One of last year’s attendees called the twins’ tour a once-in-a-lifetime trip. She was “humbled to experience Radhanath Swami’s daily classes for hours, followed by dancing in bliss in kirtans. The amount of spiritual growth that came from this trip was unparalleled.”
Moreover, Karma Yoga is essential for me. It was ingrained in me many years ago. Karma Yoga, or seva, is selfless service. Giving, expecting nothing in return. However, I still get so much in return. In fact, for the last eight years, I’ve practiced karma yoga in Mexico and Central America. That’s one of the things that turns me on about this trip.
One is at a school. Another, a hospital. The third is a free meal program. All are non-profits I wholeheartedly support.
Sandipani Muni School in Vrindavan provides free education, books, supplies, and uniforms for underprivileged girls. Educating the families and communities on the merit of education versus child marriage is also part of the school’s role since only one in 100 girls in rural India completes school.
For 25 years, Food For Life Vrindavan has focused on providing free meals, education and skill training, and medical help to thousands of young girls. School children are fed clean, nutritious meals, free of charge, and there are also programs to serve needy families, widows, and the blind.
The third entity for service will be the Bhaktivedanta Hospital in Mumbai. Its aim is to provide high-quality holistic medical and spiritual health care to people, regardless of their financial situation. Among the free services offered, Bhaktivedanta conducts health care screening of more than 12,000 children annually. A mobile eye camp served 45,564 patients and performed 4,650 cataract surgeries in one year, alone. In rural communities, 200 hospital health camps screened 50,000 people and treated 10,000.
Embrace The Grace features a beautiful celebration at which hundreds gather to pluck petals from 2,300 pounds of flowers.
Radhanath Swami explains that people from around the world are “sitting around the same little baskets of flowers, plucking petals, irrespective of what status, caste, sex or economic bracket we came from.
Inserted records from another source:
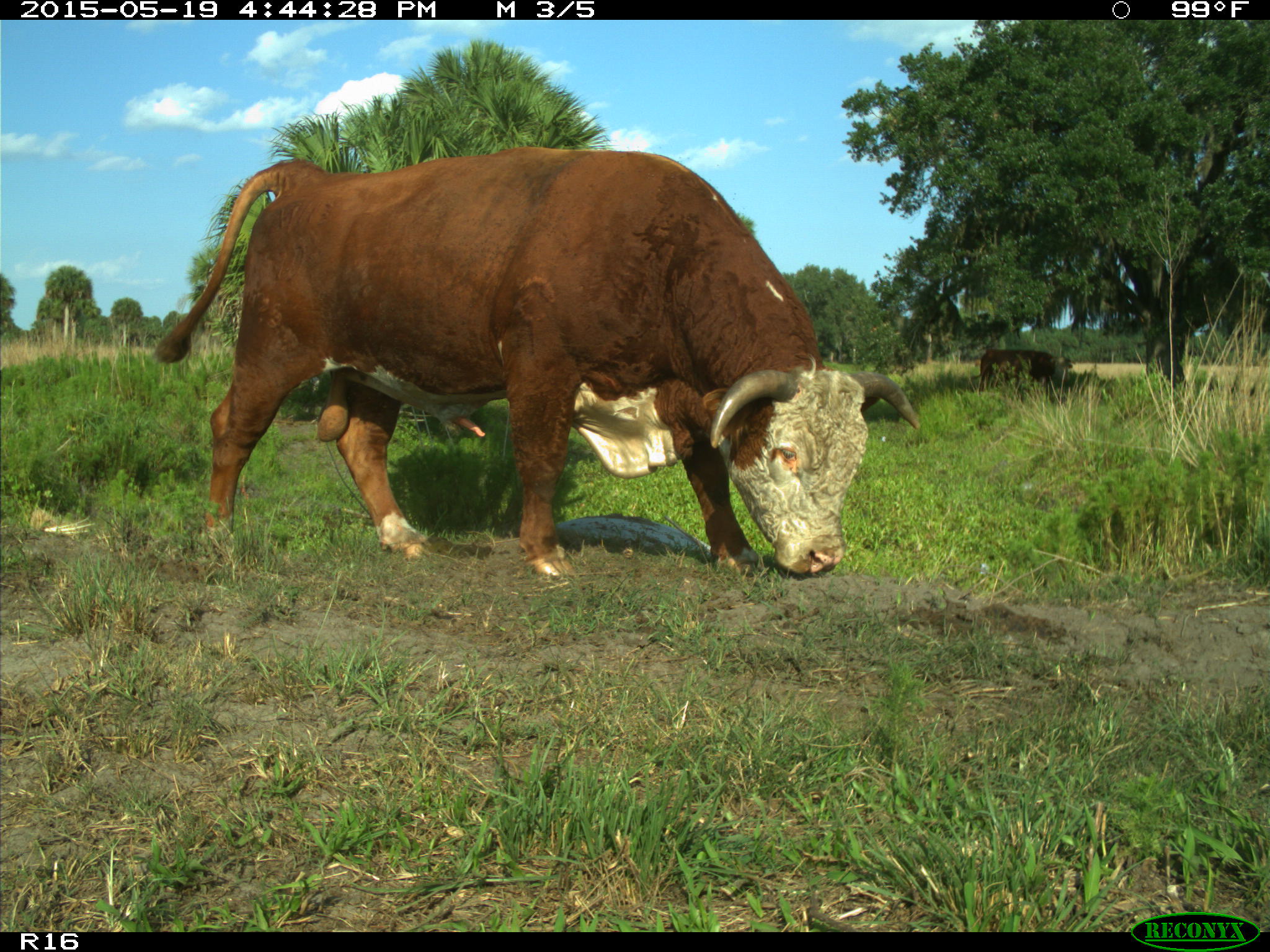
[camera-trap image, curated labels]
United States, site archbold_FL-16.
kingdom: Animalia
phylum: Chordata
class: Mammalia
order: Artiodactyla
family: Bovidae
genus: Bos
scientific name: Bos taurus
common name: domestic cow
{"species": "Bos taurus (domestic cow)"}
Despite our incredibly amazing differences, we are one in our love for God, in our compassion for each other, and in our appreciation for each other.”
In the evening the petals are showered upon temple deities as the crowds sing devotional music (kirtan). Then, for the finale, guests deluge each other with the flower petals.
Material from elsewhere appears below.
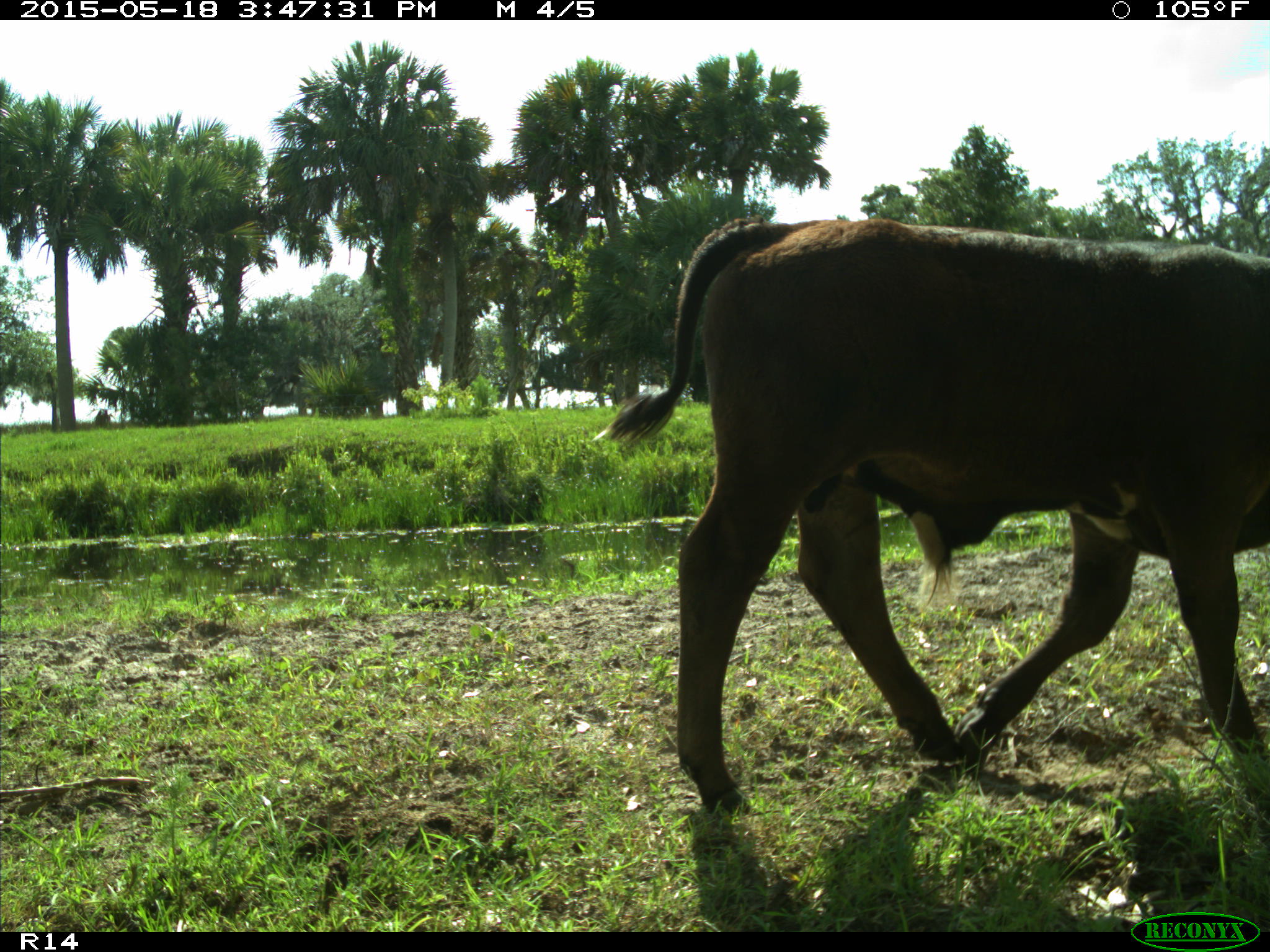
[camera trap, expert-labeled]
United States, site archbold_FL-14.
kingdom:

“This is going to be very intimate and transformative,” says Shivani. While there may be hundreds at the festival and the retreat, this spiritual tour will be for a very small group.
The twins will share their knowledge and passion, non-stop. Plus, morning sessions of breathwork, meditation, and hatha yoga can be tailored for the participants’ needs and preferences.
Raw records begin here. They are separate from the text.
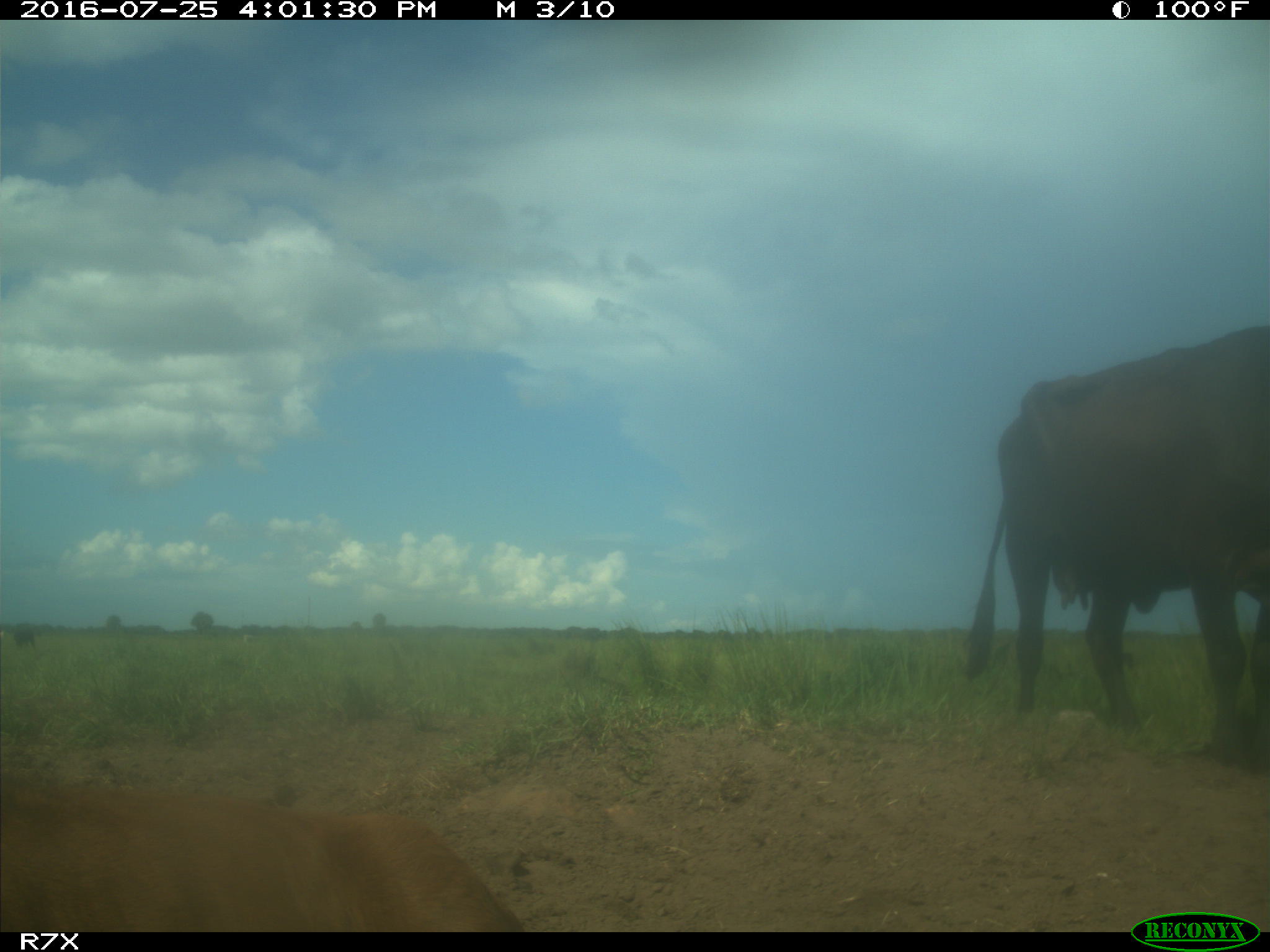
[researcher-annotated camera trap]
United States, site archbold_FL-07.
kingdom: Animalia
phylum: Chordata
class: Mammalia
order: Artiodactyla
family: Bovidae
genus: Bos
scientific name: Bos taurus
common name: domestic cow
“We will have fun, long-lasting relationships/friendships and simultaneously explore the true wealth and potential that lies within all of us. This journey is meant to expose us to a newer dimension of reality beyond the myriad of roles that we play in our day-to-day lives. This journey will provide us with a strong foundational rhythm that connects us beyond the mind, the materialism, and the distractions.”
Finally, this all-inclusive trip costs what some pay for airfare, alone. It’s so affordable because it’s built upon seva. You get airfare, meals, accommodations, ground and regional air transportation, two full-time guides, plenty of workshops, and Hatha and Bhakti yoga for about $1,500.
Plus, there’s plenty of time to save up your money. This incredible journey designed to awaken you to embrace spirituality isn’t until January of 2019, but spaces are almost full.
Weigh the benefits of a ski trip in the mountains, museum hopping, or sunning on the beach, versus a spiritual tour. This is a no-brainer. Embrace spirituality. Transform your heart and your life. The value is immeasurable.
In closing, Shivani says, “You will dive deep into the culture and lifestyle of the path of yoga that guides us towards God through love, devotion, prayers, and meditation.”